A block of data
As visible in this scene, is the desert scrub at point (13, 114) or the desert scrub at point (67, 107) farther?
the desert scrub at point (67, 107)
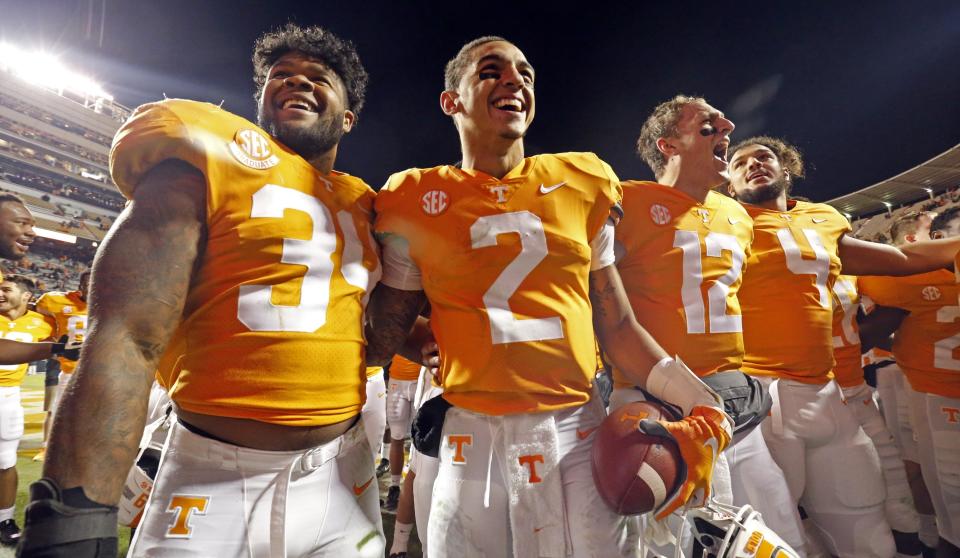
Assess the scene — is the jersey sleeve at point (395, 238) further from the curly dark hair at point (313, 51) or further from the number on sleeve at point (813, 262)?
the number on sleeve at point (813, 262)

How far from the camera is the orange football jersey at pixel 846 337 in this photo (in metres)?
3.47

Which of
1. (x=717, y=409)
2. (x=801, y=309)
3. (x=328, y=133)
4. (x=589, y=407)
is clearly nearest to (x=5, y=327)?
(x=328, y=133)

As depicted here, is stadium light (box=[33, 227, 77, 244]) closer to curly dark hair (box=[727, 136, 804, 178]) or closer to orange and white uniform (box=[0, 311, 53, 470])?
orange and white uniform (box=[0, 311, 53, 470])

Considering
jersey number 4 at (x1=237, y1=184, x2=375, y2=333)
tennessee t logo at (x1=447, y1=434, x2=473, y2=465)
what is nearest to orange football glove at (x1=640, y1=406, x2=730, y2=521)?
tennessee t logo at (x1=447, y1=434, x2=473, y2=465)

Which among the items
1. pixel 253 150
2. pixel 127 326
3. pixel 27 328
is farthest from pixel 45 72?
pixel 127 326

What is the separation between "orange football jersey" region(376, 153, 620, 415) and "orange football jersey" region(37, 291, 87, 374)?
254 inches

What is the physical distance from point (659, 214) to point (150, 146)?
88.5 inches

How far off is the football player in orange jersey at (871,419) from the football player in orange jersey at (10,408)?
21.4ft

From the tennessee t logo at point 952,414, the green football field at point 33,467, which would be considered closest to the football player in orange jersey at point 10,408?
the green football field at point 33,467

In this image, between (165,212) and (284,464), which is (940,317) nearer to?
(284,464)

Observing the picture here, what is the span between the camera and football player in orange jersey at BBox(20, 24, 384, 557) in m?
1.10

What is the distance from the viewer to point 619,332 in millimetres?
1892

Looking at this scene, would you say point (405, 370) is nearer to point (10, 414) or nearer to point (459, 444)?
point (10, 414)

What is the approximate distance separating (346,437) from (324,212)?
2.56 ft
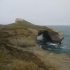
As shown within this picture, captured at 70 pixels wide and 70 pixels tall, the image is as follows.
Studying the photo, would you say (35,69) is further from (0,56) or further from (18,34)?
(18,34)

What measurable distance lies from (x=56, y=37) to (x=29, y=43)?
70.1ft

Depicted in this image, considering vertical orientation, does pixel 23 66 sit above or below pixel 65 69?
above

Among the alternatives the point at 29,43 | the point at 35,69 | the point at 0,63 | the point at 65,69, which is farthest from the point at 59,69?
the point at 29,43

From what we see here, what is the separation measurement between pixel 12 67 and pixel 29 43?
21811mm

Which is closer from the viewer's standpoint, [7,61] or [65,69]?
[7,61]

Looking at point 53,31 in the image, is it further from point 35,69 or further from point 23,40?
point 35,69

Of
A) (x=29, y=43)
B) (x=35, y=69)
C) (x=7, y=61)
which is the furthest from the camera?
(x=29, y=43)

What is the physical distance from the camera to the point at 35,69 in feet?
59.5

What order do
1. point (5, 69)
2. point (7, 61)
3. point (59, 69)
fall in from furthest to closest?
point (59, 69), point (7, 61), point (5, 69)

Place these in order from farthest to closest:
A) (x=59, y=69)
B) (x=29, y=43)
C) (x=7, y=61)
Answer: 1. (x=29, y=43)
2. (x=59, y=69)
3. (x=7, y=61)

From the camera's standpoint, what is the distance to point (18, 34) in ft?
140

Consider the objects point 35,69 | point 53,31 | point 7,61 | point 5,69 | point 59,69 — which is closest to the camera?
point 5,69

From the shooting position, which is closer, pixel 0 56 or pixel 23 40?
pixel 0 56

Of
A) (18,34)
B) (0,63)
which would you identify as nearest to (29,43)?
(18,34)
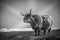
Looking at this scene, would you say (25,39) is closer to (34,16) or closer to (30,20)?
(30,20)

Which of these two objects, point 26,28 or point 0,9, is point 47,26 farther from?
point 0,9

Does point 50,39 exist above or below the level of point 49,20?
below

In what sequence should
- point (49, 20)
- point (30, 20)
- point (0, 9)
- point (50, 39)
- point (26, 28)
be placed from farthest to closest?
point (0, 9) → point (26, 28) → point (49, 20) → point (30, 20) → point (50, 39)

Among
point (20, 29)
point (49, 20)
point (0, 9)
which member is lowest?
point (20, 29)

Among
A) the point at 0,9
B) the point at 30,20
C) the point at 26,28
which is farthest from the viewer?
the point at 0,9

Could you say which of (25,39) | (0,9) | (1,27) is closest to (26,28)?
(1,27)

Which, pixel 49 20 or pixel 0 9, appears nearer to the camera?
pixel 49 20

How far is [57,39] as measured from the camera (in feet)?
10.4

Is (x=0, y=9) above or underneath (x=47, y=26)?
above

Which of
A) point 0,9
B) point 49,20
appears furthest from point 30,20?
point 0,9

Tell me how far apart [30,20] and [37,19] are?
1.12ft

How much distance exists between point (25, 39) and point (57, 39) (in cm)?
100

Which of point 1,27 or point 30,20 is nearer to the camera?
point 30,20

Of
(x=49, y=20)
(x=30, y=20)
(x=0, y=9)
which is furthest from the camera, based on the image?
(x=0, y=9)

**Work instructions**: Copy these rows line for line, with no changes. Leave the pictures out.

**Reply**:
As visible in this scene, is the desert scrub at point (13, 114) or the desert scrub at point (67, 107) farther?
the desert scrub at point (67, 107)
Assess the scene — is the jersey sleeve at point (395, 238) further from the curly dark hair at point (313, 51) or further from the number on sleeve at point (813, 262)?
the number on sleeve at point (813, 262)

How far from the camera is the orange football jersey at pixel 846 337 in this photo (in metres)?
3.47

Which of
1. (x=717, y=409)
2. (x=801, y=309)
3. (x=328, y=133)
4. (x=589, y=407)
is clearly nearest to (x=5, y=327)?
(x=328, y=133)

As depicted here, is stadium light (box=[33, 227, 77, 244]) closer to curly dark hair (box=[727, 136, 804, 178]) or closer to orange and white uniform (box=[0, 311, 53, 470])?
orange and white uniform (box=[0, 311, 53, 470])

Considering
jersey number 4 at (x1=237, y1=184, x2=375, y2=333)
tennessee t logo at (x1=447, y1=434, x2=473, y2=465)
what is nearest to orange football glove at (x1=640, y1=406, x2=730, y2=521)?
tennessee t logo at (x1=447, y1=434, x2=473, y2=465)

Which among the items
1. pixel 253 150
2. pixel 127 326
3. pixel 27 328
is farthest from pixel 45 72?
pixel 127 326

What is the separation between "orange football jersey" region(376, 153, 620, 415) and "orange football jersey" region(37, 291, 87, 374)?
254 inches

What is the physical distance from point (659, 214) to point (150, 146)?
88.5 inches

How far off is the football player in orange jersey at (871,419) from the football player in orange jersey at (10,408)?
21.4ft

From the tennessee t logo at point 952,414, the green football field at point 33,467, which would be considered closest to the football player in orange jersey at point 10,408?
the green football field at point 33,467

In this image, between (165,212) and (284,464), which is (940,317) nearer to?
(284,464)

Observing the picture here, what is the span between the camera and football player in orange jersey at BBox(20, 24, 384, 557) in m?
1.10

What is the distance from the viewer to point 619,332 in millimetres?
1892

Looking at this scene, would you say point (405, 370) is nearer to point (10, 414) or nearer to point (459, 444)?
point (10, 414)

What is the approximate distance separating (346,437) from (324,212)?
2.56 ft
As shown within this picture, captured at 70 pixels wide and 70 pixels tall, the image is as follows.
Studying the photo, would you say (35,69) is further from (0,56) or further from (18,34)?
(18,34)

What measurable distance lies from (x=56, y=37) to (x=29, y=43)?
70.1ft

Depicted in this image, considering vertical orientation, does pixel 23 66 sit above or below pixel 65 69?
above

Among the alternatives the point at 29,43 | the point at 35,69 | the point at 0,63 | the point at 65,69, which is farthest from the point at 59,69?
the point at 29,43

From what we see here, what is the separation measurement between pixel 12 67 and pixel 29 43?
21811mm

Which is closer from the viewer's standpoint, [7,61] or [65,69]?
[7,61]

Looking at point 53,31 in the image, is it further from point 35,69 or further from point 23,40?
point 35,69

Of
A) (x=29, y=43)
B) (x=35, y=69)
C) (x=7, y=61)
which is the furthest from the camera?
(x=29, y=43)

What is the physical distance from the camera to the point at 35,69 in feet?
59.5

What order do
1. point (5, 69)
2. point (7, 61)
3. point (59, 69)
fall in from furthest to closest?
point (59, 69), point (7, 61), point (5, 69)

Place these in order from farthest to closest:
A) (x=59, y=69)
B) (x=29, y=43)
C) (x=7, y=61)
Answer: 1. (x=29, y=43)
2. (x=59, y=69)
3. (x=7, y=61)

From the camera's standpoint, what is the distance to point (18, 34) in ft?
140

Consider the objects point 35,69 | point 53,31 | point 7,61 | point 5,69 | point 59,69 — which is closest to the camera?
point 5,69

From the shooting position, which is closer, pixel 0 56 or pixel 23 40?
pixel 0 56

Of
A) (18,34)
B) (0,63)
which would you identify as nearest to (29,43)?
(18,34)
Looking at this scene, would you say (25,39) is closer to (34,16) or closer to (30,20)?
(30,20)

Which of these two objects, point 26,28 or point 0,9, is point 47,26 farther from?
point 0,9

Does point 50,39 exist above or below the level of point 49,20?
below

In what sequence should
- point (49, 20)
- point (30, 20)
- point (0, 9)
- point (50, 39)
- point (26, 28)
be placed from farthest to closest?
point (0, 9) → point (26, 28) → point (49, 20) → point (30, 20) → point (50, 39)

Among
point (20, 29)
point (49, 20)
point (0, 9)
which member is lowest?
point (20, 29)

Among
A) the point at 0,9
B) the point at 30,20
C) the point at 26,28
which is farthest from the viewer?
the point at 0,9

Could you say which of (25,39) | (0,9) | (1,27) is closest to (26,28)?
(1,27)

Which, pixel 49 20 or pixel 0 9, appears nearer to the camera?
pixel 49 20

How far is [57,39] as measured from the camera (in feet)?
10.4

Is (x=0, y=9) above or underneath (x=47, y=26)?
above

Which of
A) point 0,9
B) point 49,20
appears furthest from point 30,20?
point 0,9

Tell me how far apart [30,20] and [37,19] are?
1.12ft

How much distance exists between point (25, 39) and point (57, 39) (in cm)?
100

Which of point 1,27 or point 30,20 is nearer to the camera?
point 30,20

Of
(x=49, y=20)
(x=30, y=20)
(x=0, y=9)
which is furthest from the camera, based on the image?
(x=0, y=9)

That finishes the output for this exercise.